● The task
Keeping every word the same, give again only the lines from the one with "Abbaye Saint Amand" through the end of the data, both included, and leave every picture out.
***** Records to use *****
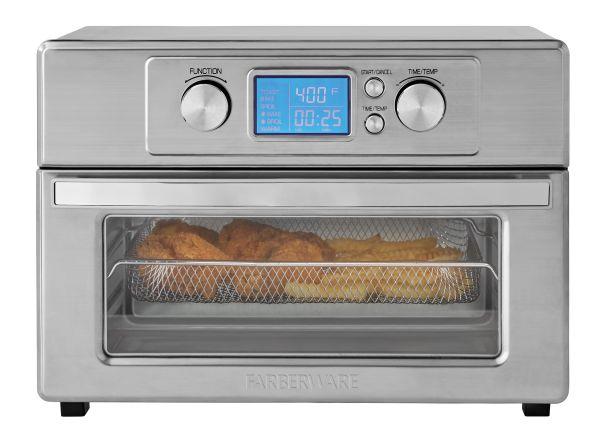 Farberware Air Fryer Toaster Oven 201797 Toaster Toaster Oven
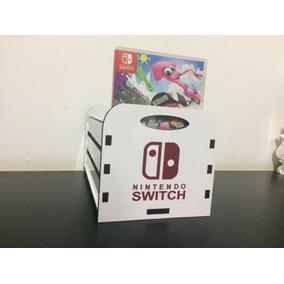 Porta Jogos, Caixa P/ Games - Nintendo Switch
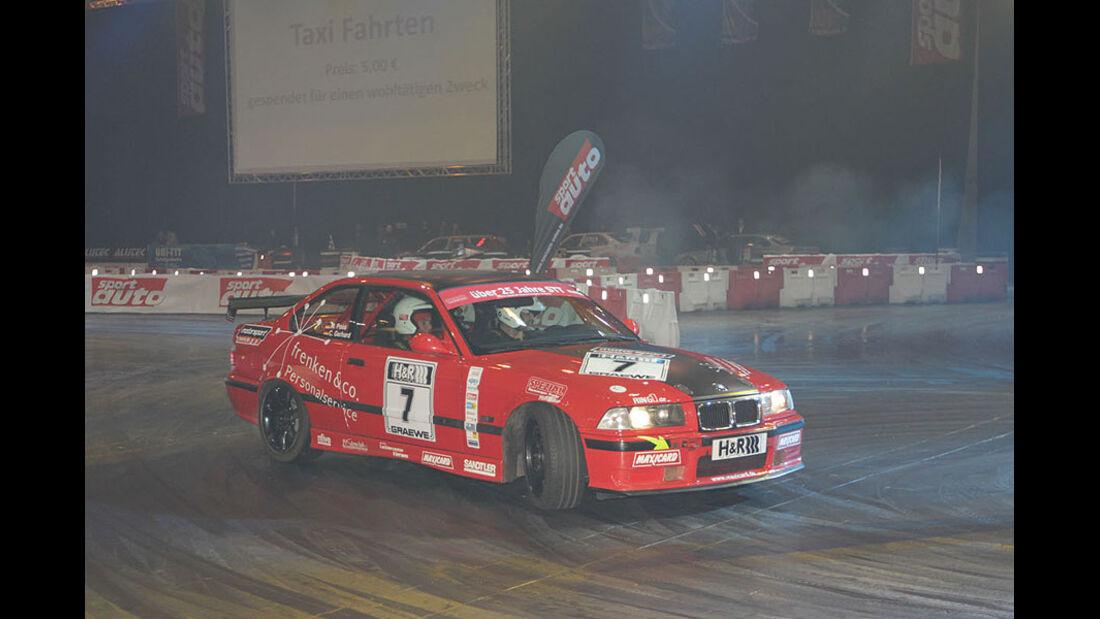 Motorsport-Arena Essen Motor Show 2050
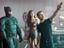 КиноПоиск HD покажет Snyder Cut «Лиги справедливости» 18 марта с субтитрами и дубляжом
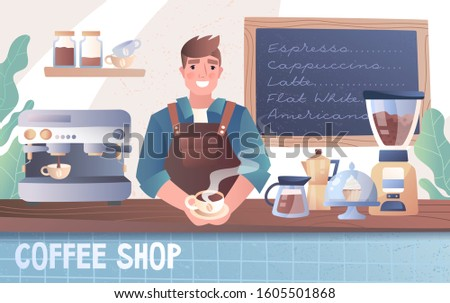 Happy smiling young male barista behind the counter in a coffee shop with coffee machine, grinders, and menu board, colored cartoon vector illustration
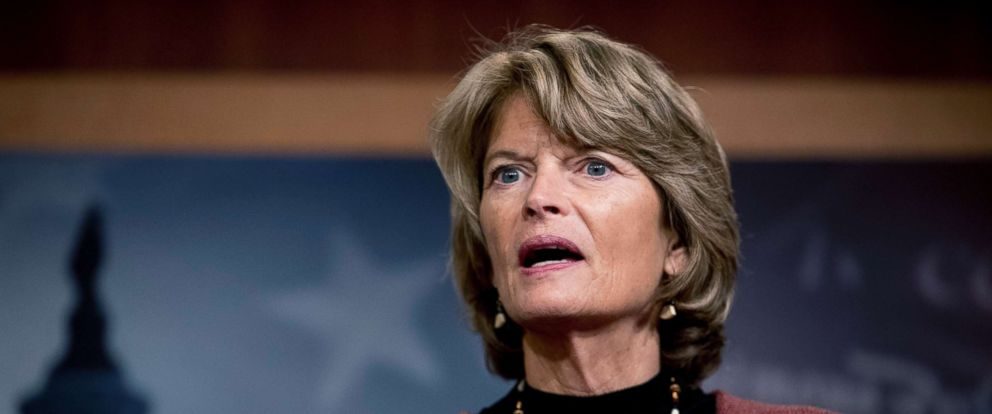 PHOTO: Sen. Lisa Murkowski, R-Alaska, speaks at a news conference after two Senate bills to ending the partial government shutdown failed on Capitol Hill, Jan. 24, 2019.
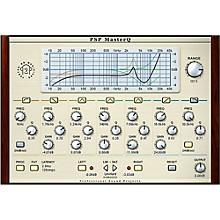 PSP Audioware PSP MasterQ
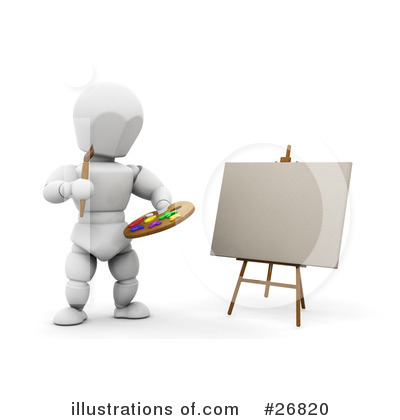 Paint Clipart #26820 by KJ Pargeter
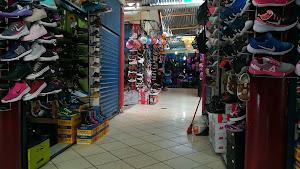 Centro Comercial Señor De Torrechayoc 1
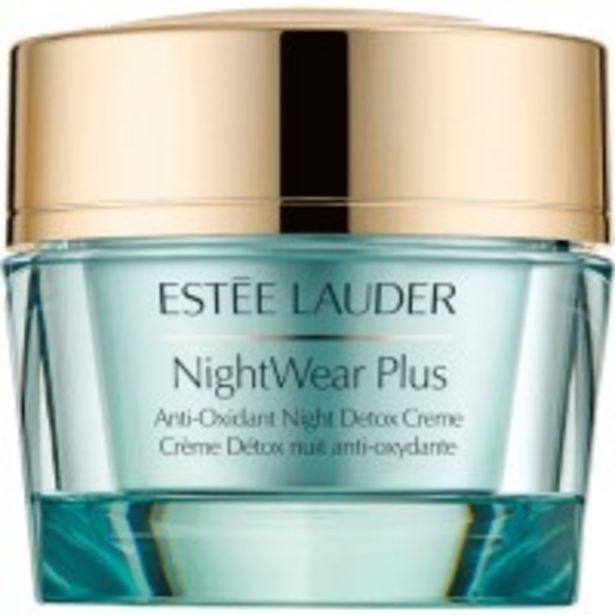 Oferta de Estée Lauder Crema de Noche Antioxidante Detox Night Wear por 35,95€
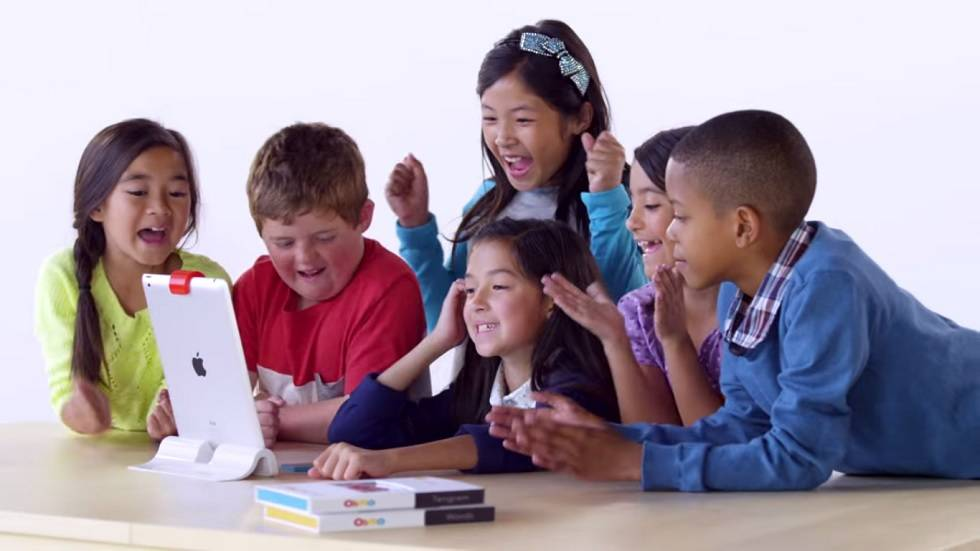 Why Osmo Brings Kids Together Around the iPad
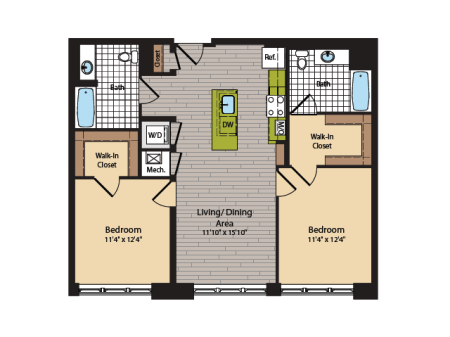 2 Bedroom Floor Plan | Apartments In Washington DC | 360H Street 6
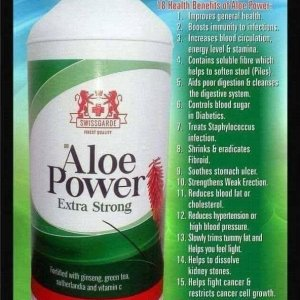 Aloe power for your general good health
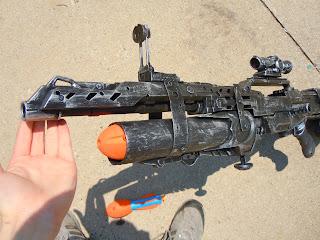 Lasagna678 Nerf Mods Nerf Grenade Launcher And Shotgun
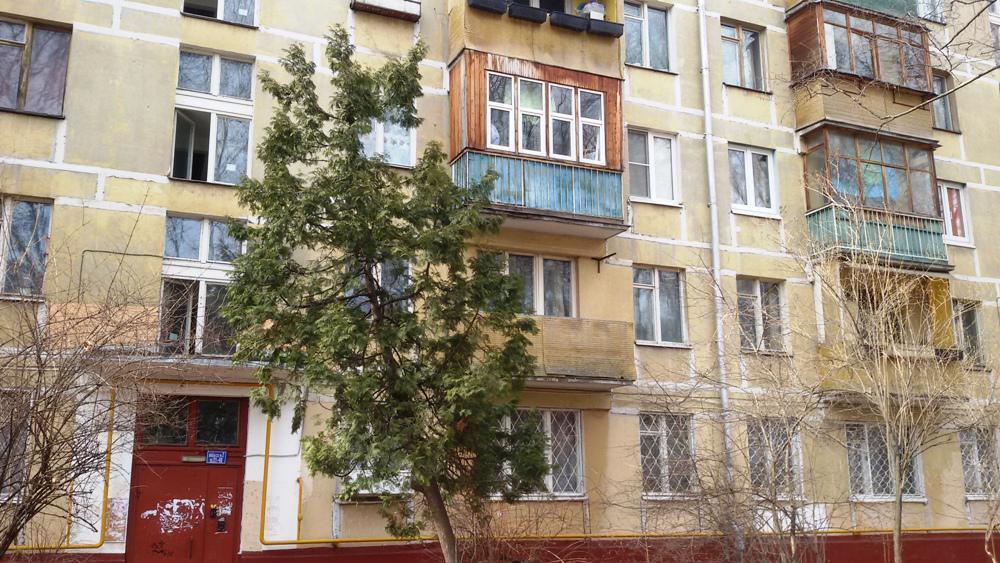 Москва, 2-х комнатная квартира, ул. Ленская д.9, 6100000 руб.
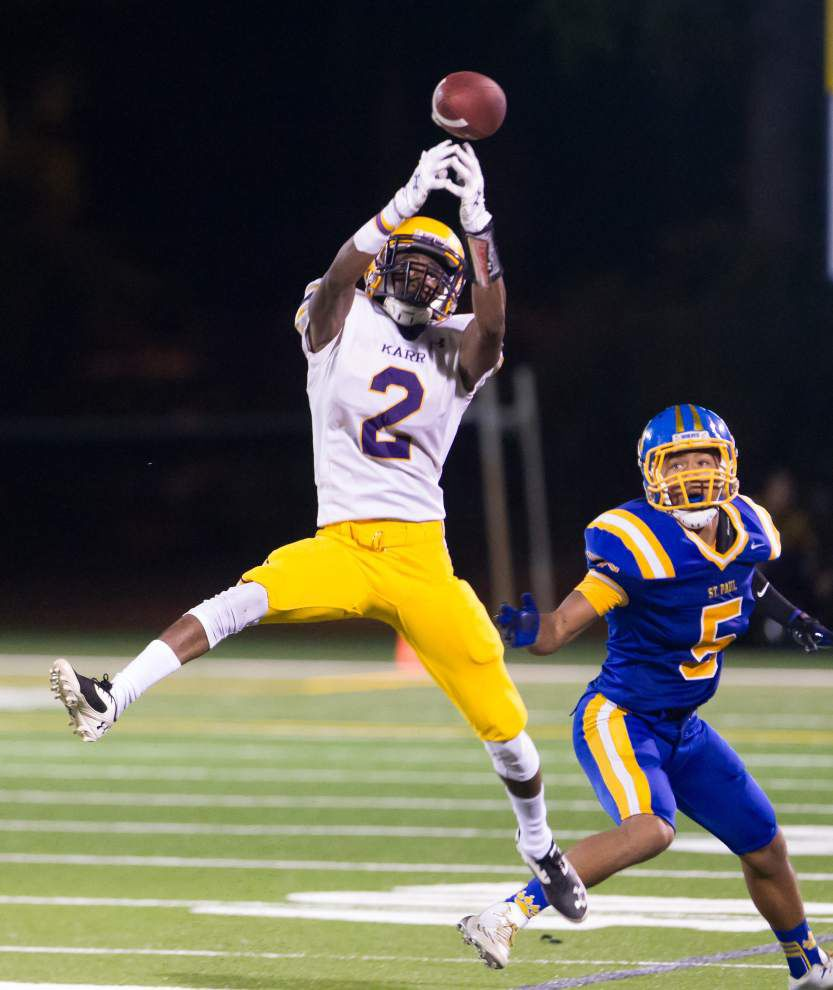 St. Paul's scores in final seconds to claim 26-25 win over Karr _lowres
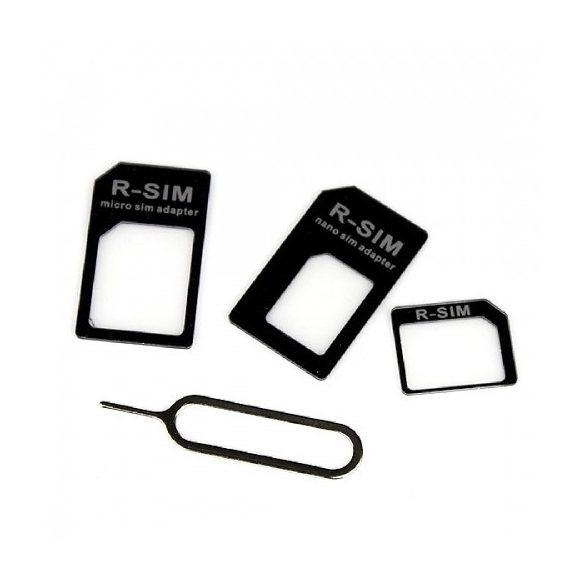 SIM Kártya Adapter Moosy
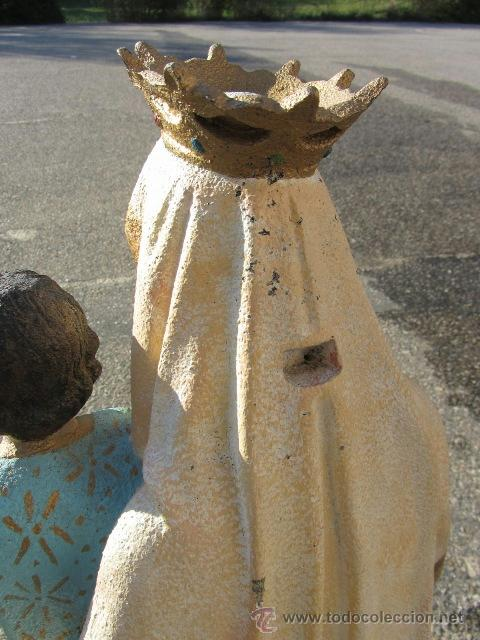 Arte: Virgen Carmen marmolina maciza 96 cm. alto - Foto 8 - 39403194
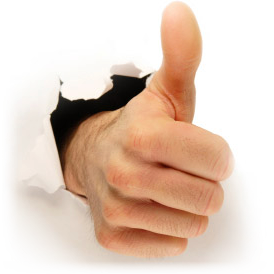 thumbs-up.png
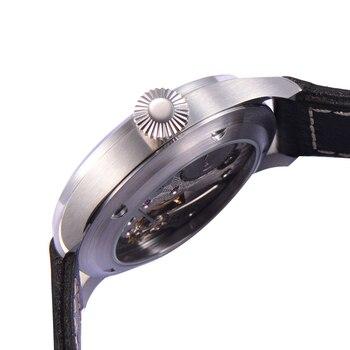 Uhren Mit Sekundenzeiger | Parnis Herren Business Separate Zweite Zifferblatt Klassische Kleid Mechanische Hand Wind Armbanduhren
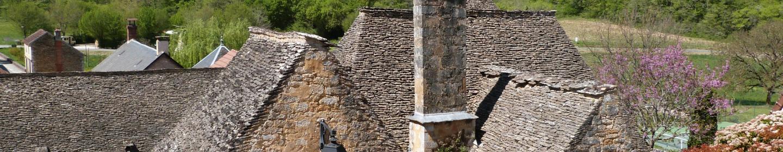 Abbaye Saint Amand De Coly, village de la vallée de la Vézère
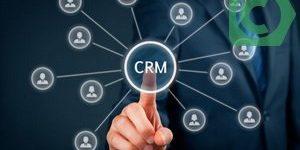 Бесплатная CRM-система от Сбербанка: управление клиентской базой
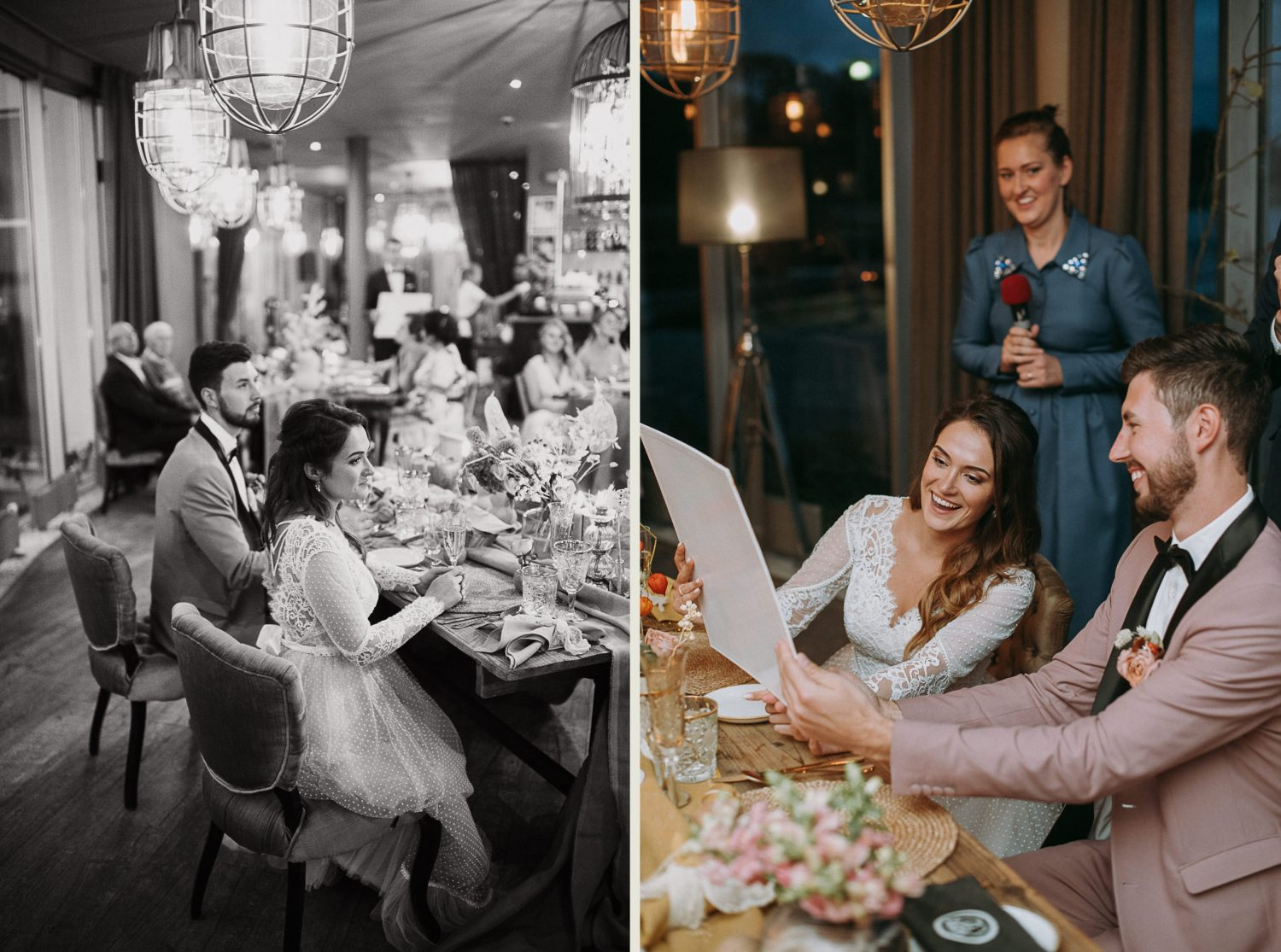 intimate and soulful autumn wedding in restaurant laivas-89.2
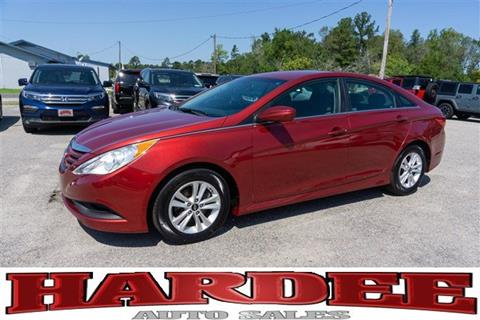 2014 Hyundai Sonata for sale in Conway, SC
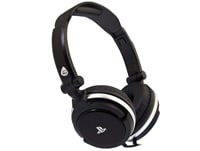 4Gamers PRO4-10 - Gaming Headset Μαύρο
*****
● Response to this exercise
 Abbaye Saint Amand De Coly, village de la vallée de la Vézère
 Бесплатная CRM-система от Сбербанка: управление клиентской базой
 intimate and soulful autumn wedding in restaurant laivas-89.2
 2014 Hyundai Sonata for sale in Conway, SC
 4Gamers PRO4-10 - Gaming Headset Μαύρο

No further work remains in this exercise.